◆ HOW TO COMPLETE THIS TASK
Scan the lines below for "kudu" and copy the matches.

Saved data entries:

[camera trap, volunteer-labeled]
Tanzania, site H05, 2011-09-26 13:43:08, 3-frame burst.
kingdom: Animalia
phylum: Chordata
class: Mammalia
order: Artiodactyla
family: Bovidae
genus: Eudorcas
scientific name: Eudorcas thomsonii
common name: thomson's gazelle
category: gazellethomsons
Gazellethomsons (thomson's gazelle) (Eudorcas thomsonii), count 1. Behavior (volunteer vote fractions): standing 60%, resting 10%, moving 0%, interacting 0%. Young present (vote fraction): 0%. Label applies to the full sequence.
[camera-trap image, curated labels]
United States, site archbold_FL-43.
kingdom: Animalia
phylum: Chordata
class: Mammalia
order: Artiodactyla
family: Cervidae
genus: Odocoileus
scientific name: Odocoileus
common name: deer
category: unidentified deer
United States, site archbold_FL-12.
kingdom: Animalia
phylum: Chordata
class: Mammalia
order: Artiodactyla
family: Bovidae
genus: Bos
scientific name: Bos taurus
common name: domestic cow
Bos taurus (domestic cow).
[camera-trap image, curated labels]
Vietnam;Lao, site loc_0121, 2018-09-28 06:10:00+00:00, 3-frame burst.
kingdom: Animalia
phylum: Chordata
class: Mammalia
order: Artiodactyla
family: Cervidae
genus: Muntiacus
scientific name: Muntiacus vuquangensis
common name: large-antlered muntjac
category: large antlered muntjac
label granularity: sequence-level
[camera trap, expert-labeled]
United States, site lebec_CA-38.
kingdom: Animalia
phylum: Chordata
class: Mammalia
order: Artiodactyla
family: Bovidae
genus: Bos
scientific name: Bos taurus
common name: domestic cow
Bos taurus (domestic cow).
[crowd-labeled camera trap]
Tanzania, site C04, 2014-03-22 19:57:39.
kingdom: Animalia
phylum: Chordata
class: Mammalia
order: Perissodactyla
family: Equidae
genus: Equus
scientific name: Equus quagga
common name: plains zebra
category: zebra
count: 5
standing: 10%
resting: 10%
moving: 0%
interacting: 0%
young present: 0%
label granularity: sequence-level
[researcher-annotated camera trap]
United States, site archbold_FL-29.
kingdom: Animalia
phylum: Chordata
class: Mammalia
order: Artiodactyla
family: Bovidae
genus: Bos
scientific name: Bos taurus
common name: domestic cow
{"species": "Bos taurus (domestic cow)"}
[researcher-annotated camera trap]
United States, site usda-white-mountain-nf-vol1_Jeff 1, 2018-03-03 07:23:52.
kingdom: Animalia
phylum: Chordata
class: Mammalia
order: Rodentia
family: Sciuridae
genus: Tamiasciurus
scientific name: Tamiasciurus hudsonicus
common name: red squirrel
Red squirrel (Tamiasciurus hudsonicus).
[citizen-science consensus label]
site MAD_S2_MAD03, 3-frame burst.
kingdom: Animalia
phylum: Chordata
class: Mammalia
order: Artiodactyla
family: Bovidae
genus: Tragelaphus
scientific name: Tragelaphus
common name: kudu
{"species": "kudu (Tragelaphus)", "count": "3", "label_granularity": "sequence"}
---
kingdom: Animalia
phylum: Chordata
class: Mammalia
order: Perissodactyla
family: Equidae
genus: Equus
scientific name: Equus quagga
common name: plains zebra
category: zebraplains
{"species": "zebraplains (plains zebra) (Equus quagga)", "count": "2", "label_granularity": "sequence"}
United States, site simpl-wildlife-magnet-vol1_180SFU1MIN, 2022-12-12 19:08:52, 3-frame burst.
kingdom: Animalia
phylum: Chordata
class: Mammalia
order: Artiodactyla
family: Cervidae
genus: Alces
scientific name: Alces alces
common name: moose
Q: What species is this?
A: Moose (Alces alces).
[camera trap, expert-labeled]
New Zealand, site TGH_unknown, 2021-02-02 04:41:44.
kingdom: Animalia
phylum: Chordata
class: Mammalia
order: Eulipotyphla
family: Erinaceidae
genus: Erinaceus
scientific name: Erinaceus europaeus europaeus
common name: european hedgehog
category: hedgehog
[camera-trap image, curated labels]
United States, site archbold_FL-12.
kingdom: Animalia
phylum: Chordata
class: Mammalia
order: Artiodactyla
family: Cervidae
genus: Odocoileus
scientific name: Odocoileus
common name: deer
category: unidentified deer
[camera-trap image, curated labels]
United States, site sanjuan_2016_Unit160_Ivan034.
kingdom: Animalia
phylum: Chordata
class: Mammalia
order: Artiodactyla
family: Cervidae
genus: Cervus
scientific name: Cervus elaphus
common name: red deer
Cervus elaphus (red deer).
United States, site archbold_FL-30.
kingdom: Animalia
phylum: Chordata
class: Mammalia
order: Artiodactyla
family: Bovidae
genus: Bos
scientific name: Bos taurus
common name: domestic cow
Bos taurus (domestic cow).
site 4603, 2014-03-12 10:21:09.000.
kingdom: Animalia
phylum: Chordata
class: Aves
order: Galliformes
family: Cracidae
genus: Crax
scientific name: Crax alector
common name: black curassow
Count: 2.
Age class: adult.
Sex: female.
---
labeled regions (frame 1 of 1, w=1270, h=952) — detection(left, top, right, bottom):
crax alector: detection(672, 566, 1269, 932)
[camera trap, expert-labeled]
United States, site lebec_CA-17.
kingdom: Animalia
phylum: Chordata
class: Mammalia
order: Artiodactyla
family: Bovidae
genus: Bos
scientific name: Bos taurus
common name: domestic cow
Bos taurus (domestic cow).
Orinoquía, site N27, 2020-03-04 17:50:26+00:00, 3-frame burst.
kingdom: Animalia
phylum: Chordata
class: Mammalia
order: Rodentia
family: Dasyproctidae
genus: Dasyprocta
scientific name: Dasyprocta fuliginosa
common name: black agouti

◆ FINISHED TASK
common name: kudu
{"species": "kudu (Tragelaphus)", "count": "3", "label_granularity": "sequence"}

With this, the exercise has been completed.